## begin

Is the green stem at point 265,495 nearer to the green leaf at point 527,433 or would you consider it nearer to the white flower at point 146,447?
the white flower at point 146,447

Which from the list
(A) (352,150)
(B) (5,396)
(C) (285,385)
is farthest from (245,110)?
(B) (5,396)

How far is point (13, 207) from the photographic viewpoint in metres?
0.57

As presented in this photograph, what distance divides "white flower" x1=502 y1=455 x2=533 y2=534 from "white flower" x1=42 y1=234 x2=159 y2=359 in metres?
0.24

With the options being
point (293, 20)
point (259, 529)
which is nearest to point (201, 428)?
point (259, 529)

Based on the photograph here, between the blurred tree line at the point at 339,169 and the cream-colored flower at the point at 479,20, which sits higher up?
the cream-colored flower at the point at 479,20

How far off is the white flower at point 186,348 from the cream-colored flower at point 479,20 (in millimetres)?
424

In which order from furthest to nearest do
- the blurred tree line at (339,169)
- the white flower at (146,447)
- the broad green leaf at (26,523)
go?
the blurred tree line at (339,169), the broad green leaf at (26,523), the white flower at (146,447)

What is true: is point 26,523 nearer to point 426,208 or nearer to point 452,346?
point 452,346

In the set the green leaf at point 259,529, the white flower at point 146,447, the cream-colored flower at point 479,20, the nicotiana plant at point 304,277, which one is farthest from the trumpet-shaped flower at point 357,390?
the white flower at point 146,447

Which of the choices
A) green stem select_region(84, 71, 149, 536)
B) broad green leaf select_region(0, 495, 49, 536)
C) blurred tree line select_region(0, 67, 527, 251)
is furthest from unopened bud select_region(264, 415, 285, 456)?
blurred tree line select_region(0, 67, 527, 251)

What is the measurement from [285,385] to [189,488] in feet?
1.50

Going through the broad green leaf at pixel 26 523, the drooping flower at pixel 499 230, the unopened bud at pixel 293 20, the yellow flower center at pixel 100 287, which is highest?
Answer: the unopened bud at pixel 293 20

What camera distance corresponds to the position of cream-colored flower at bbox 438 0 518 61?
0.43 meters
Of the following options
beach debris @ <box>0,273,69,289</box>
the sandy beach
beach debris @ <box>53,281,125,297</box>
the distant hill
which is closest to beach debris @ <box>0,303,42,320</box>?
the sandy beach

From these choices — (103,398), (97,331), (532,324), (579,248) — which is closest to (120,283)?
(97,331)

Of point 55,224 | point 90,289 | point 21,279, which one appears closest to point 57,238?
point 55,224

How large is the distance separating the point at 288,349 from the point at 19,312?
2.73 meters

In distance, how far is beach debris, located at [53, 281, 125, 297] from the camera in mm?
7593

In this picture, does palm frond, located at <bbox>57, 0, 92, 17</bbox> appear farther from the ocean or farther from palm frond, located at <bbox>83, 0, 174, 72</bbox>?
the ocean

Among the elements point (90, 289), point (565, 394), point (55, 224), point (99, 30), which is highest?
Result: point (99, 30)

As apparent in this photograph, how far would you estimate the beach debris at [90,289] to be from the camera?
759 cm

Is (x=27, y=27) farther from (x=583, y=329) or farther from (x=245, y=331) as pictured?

## end

*Exercise brief*.
Edit every item above so that each "beach debris" becomes "driftwood", and keep everything else the same.

*Answer to this problem*.
Is the green stem at point 265,495 nearer to the green leaf at point 527,433 or would you consider it nearer to the white flower at point 146,447?
the white flower at point 146,447

Which from the list
(A) (352,150)
(B) (5,396)
(C) (285,385)
is farthest from (245,110)?
(B) (5,396)

How far is point (13, 207) from the photographic viewpoint in metres?
0.57

As presented in this photograph, what distance divides "white flower" x1=502 y1=455 x2=533 y2=534 from "white flower" x1=42 y1=234 x2=159 y2=359 in metres?
0.24

With the options being
point (293, 20)
point (259, 529)
which is nearest to point (201, 428)?
point (259, 529)

Based on the photograph here, between the blurred tree line at the point at 339,169 and the cream-colored flower at the point at 479,20, which sits higher up?
the cream-colored flower at the point at 479,20

How far off is the white flower at point 186,348 from the cream-colored flower at point 479,20 (in millimetres)?
424

In which order from furthest to nearest do
- the blurred tree line at (339,169)
- the white flower at (146,447)
- the broad green leaf at (26,523)
go?
the blurred tree line at (339,169), the broad green leaf at (26,523), the white flower at (146,447)

What is true: is point 26,523 nearer to point 426,208 or nearer to point 452,346?
point 452,346

In the set the green leaf at point 259,529, the white flower at point 146,447, the cream-colored flower at point 479,20, the nicotiana plant at point 304,277, which one is farthest from the trumpet-shaped flower at point 357,390?
the white flower at point 146,447

Which of the choices
A) green stem select_region(84, 71, 149, 536)
B) broad green leaf select_region(0, 495, 49, 536)
C) blurred tree line select_region(0, 67, 527, 251)
is furthest from unopened bud select_region(264, 415, 285, 456)?
blurred tree line select_region(0, 67, 527, 251)

What is the measurement from [285,385] to [189,488] in feet?
1.50

Going through the broad green leaf at pixel 26 523, the drooping flower at pixel 499 230, the unopened bud at pixel 293 20, the yellow flower center at pixel 100 287, which is highest?
Answer: the unopened bud at pixel 293 20

What camera distance corresponds to the position of cream-colored flower at bbox 438 0 518 61?
0.43 meters
Of the following options
driftwood @ <box>0,273,69,289</box>
the sandy beach
driftwood @ <box>53,281,125,297</box>
the distant hill
which is closest to driftwood @ <box>0,303,42,320</box>?
the sandy beach

From these choices — (103,398), (97,331), (532,324), (579,248) — which is closest to (120,283)?
(97,331)

Of point 55,224 | point 90,289 | point 21,279, which one appears closest to point 57,238?
point 55,224

How large is the distance separating the point at 288,349 from the point at 19,312?
2.73 meters

In distance, how far is driftwood, located at [53, 281, 125, 297] from the camera in mm?
7593

In this picture, does palm frond, located at <bbox>57, 0, 92, 17</bbox> appear farther from the ocean or farther from palm frond, located at <bbox>83, 0, 174, 72</bbox>?
the ocean

Among the elements point (90, 289), point (565, 394), point (55, 224), point (99, 30), which is highest?
Result: point (99, 30)

As apparent in this photograph, how far would you estimate the driftwood at [90,289] to be from the camera?
759 cm

Is (x=27, y=27) farther from (x=583, y=329) or farther from (x=245, y=331) as pictured?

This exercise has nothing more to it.